Task set –
**1.** Update the mirror-project thread from "# Help with" up to and including "(Nov 30, 2011)", replacing "plywood" with "MDF board".
**2.** Extend the forum thread about the mirror project, picking up after its final post.

Extract to read –
+++
# Help with mirror project. need clever idea and how to advice



## rygar (Mar 20, 2011)

can you glue that mirror to a piece of plywood?


----------



## joecaption (Nov 30, 2011)

Just dado the back side of the pieces and use Craig scews and glue to hold the it together on the back side.
It would just like the back side of any picture frame.
You can use window points to hold the mirror in place.


----------



## rygar (Mar 20, 2011)

joecaption said:


> Just dado the back side of the pieces and use Craig scews and glue to hold the it together on the back side.
> It would just like the back side of any picture frame.
> You can use window points to hold the mirror in place.


the mirror is about 5x7 by my estimate and a bit heavy.
will the window points be strong enough to hold it?
+++
Stored data –
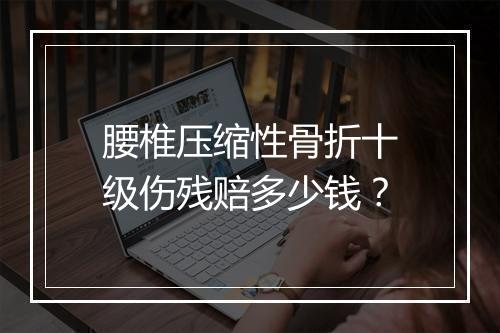 腰椎压缩性骨折十级伤残赔多少钱？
+++
Task responses –
**1.**
# Help with mirror project. need clever idea and how to advice



## rygar (Mar 20, 2011)

can you glue that mirror to a piece of MDF board?


----------



## joecaption (Nov 30, 2011)

**2.**
----------



## joecaption (Nov 30, 2011)

All the weights going to be facing down.
If it makes you feel better any one of these would also work.
http://www.bing.com/images/search?q=mirror+clips&qpvt=mirror+clips&FORM=IGRE

I would not glue it to anything it may effect the sliver on the back side and show through.


----------



## paintdrying (Jul 13, 2012)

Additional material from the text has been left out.